> PAGE EXTRACT
# first



## BrendaP

If I want to say "First, I want to....." ,  would I use "πρώτα, θέλω να...."   or   "αρχικά, θέλω να...." ?  Or, something else?


----------



## artion

Πρώτα, αρχικά, κατ' αρχάς are OK for "first".


----------



## ireney

Hi there!

Let's see. 
To say "First I want to X" you can go with "πρώτα θέλω να"

If you want to emphasize that this is the first thing you want to do, you can use "πρώτ' απ' όλα (_πρώτο από όλα_ but we never use it without the contractions) Like a "First let's wash all the chairs and then we can see where we'll put them" kind of situation.

If you want to say that the first thing you do is the first stage of something you can use "αρχικά". Say someone asks you what you want to do with a certain room. You have no idea but you do know it needs to be painted. "Αρχικά θέλω να το βάψω. Μετά βλέπουμε". Or you do know what you want to do with it but it's going to take time and/or money to go past the first stage: "Αρχικά θέλω να το βάψω. Μετά θα αγοράσω έπιπλά και μετά θα...."


----------



## BrendaP

Thanks soooo much to both of you.  Don't know what I'd do without this place!!


----------



## amiramir

Thanks for asking this question-- I always get confused. 

In addition to the suggestions above, what about prwtwn? (or prwton, I can't remember which) How is this used correctly?

> TASK TO CARRY OUT
Extend the forum thread on how to say "first" in Greek, starting right after its last post.

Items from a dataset
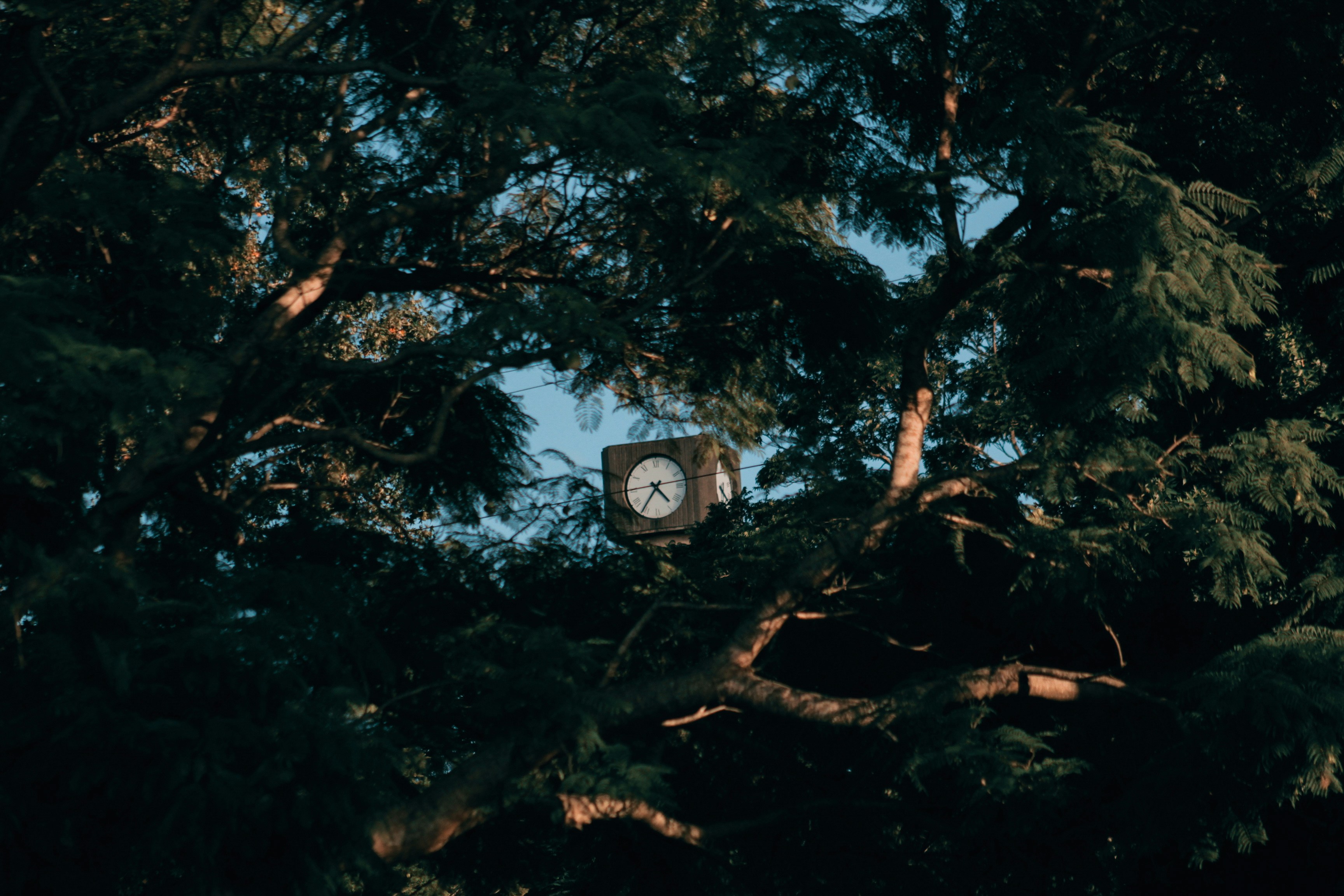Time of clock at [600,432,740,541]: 4:35
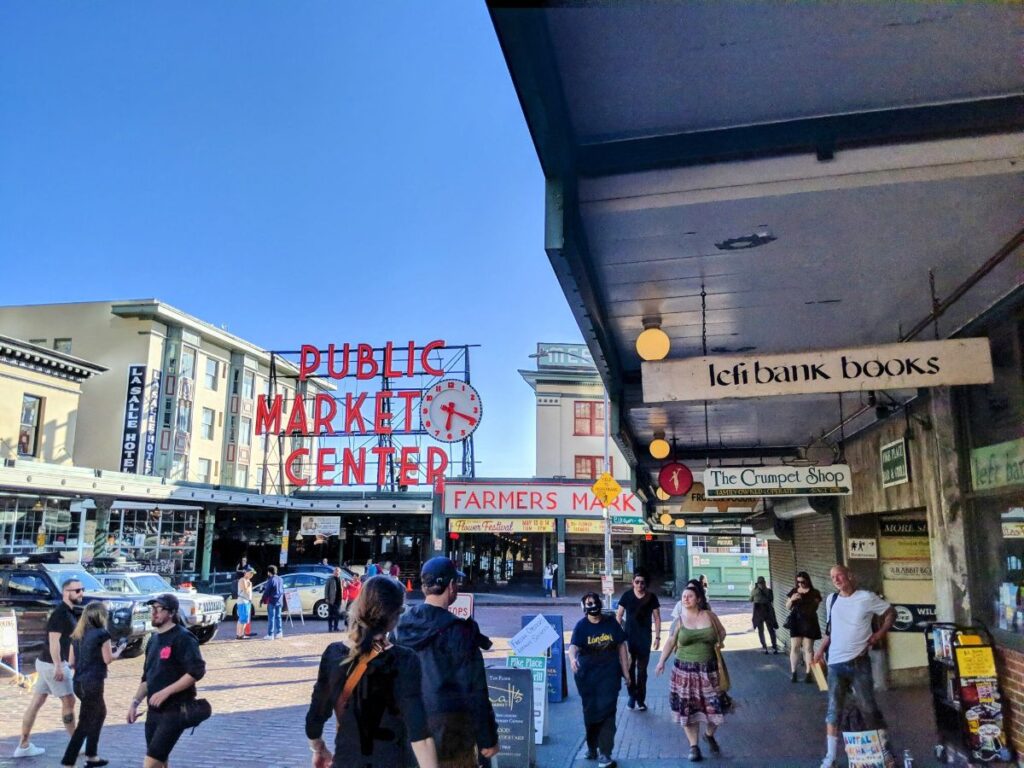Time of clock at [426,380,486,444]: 6:18
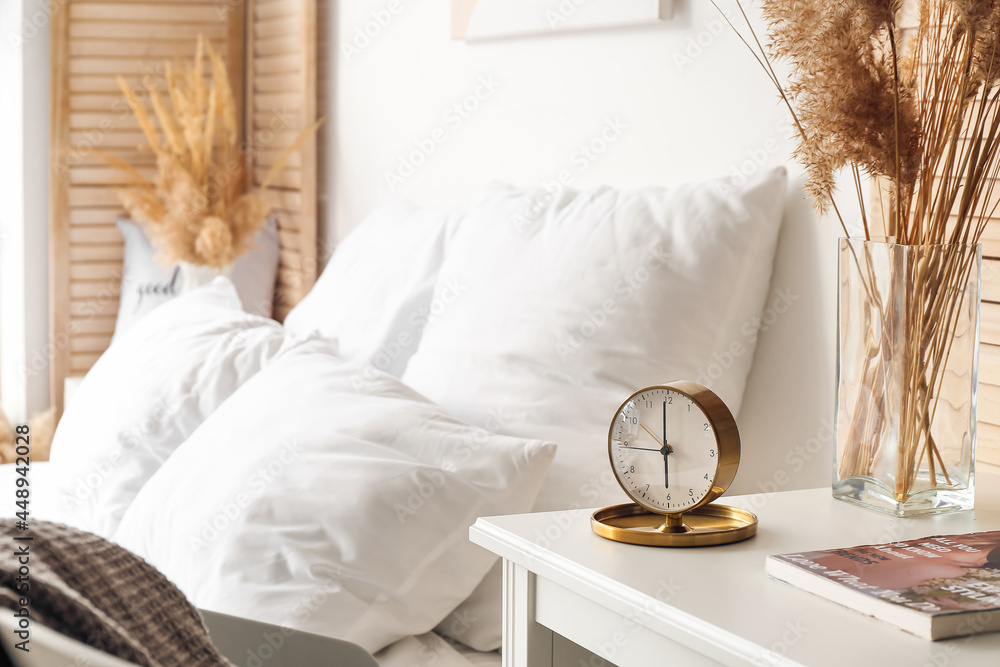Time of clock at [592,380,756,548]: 5:59
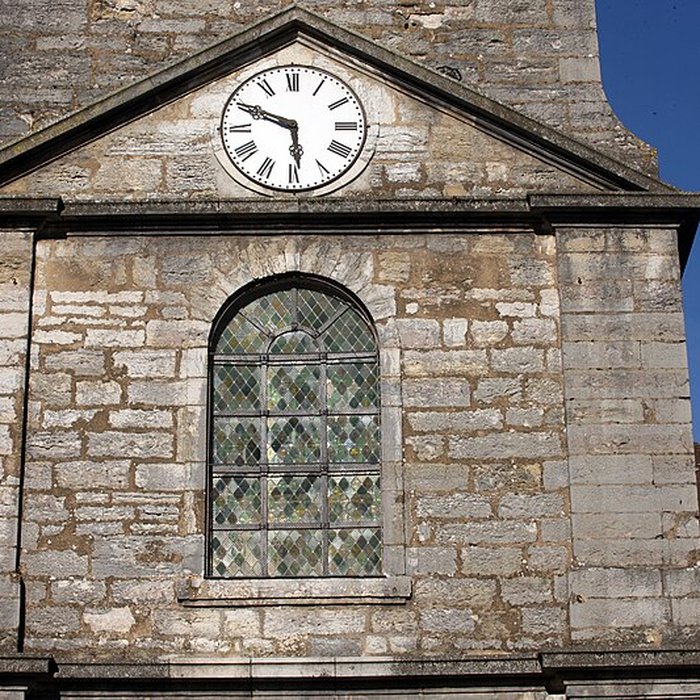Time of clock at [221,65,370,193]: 5:49
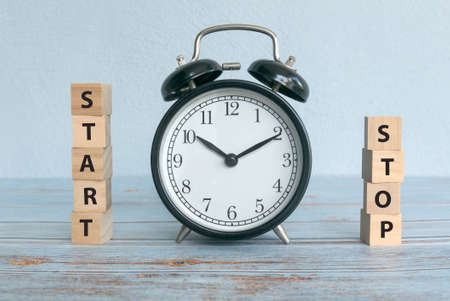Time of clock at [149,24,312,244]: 10:10
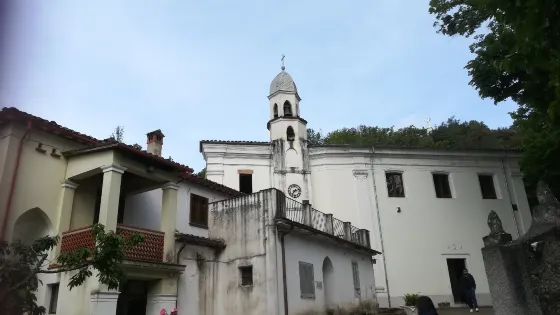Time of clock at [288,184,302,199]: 7:12
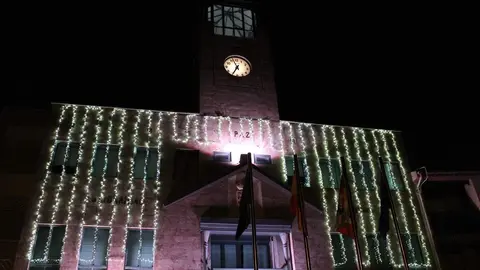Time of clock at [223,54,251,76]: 6:56
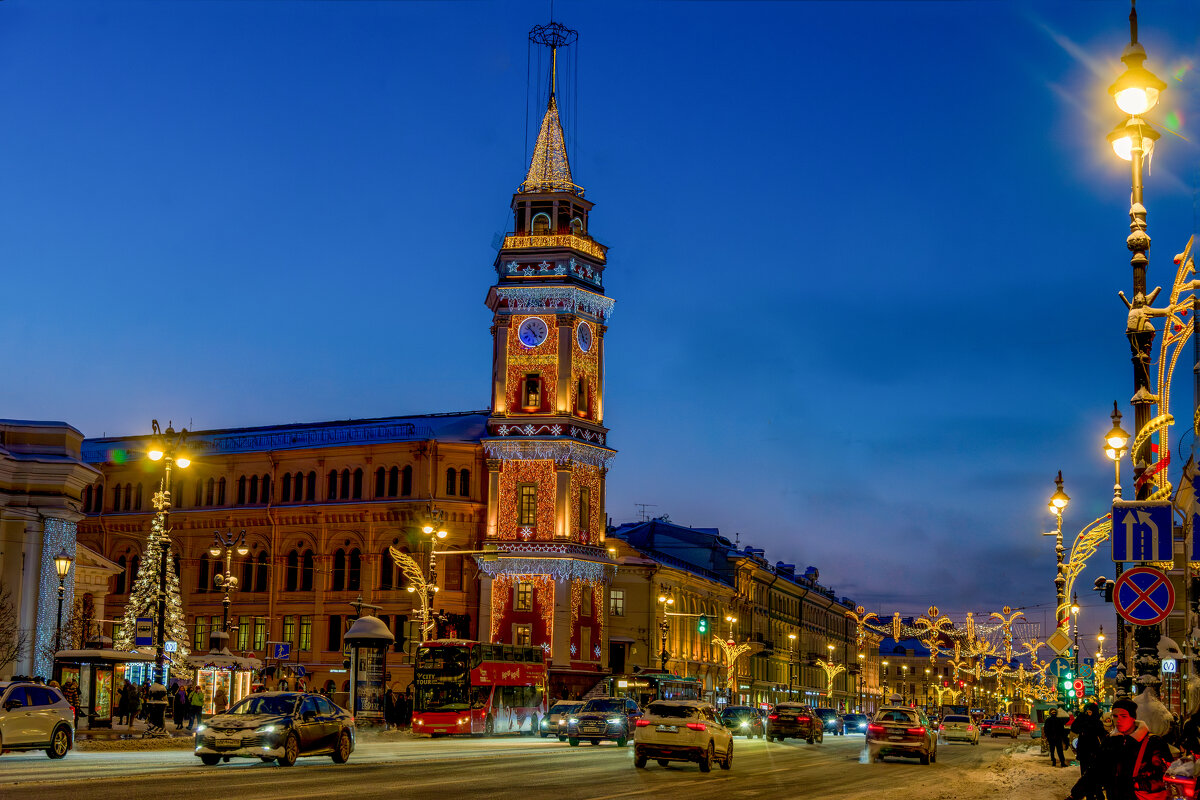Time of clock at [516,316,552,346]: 4:52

> REPLY TO THE TASK
Thanks.


----------



## Vana-Titania

_*what about prwton?*_ example: Αν κόψω το κάπνισμα(που δε νομίζω), πρώτον κάνω καλό στην υγεία μου δεύτερον μου περισσεύουν χρήματα. like   first ->second.


----------



## amiramir

wonderful, thank you.


----------



## Acestor

Hi. I think you're better off using *αρχικά* (=στην αρχή, at first) in a past tense sentence rather than doing one thing first, another thing next in the future, e.g.
Αρχικά δεν ήθελαν ούτε να τ' ακούσουν. At first they didn't even want to hear about it.


----------



## Vana-Titania

Well,come to think of it, amiramir asked for the use of "πρώτον" in the sense of "do something first then..", that is , situations that enable actions in an order. I guess my example with smoking had arguments about a topic. I should have thought of a better one.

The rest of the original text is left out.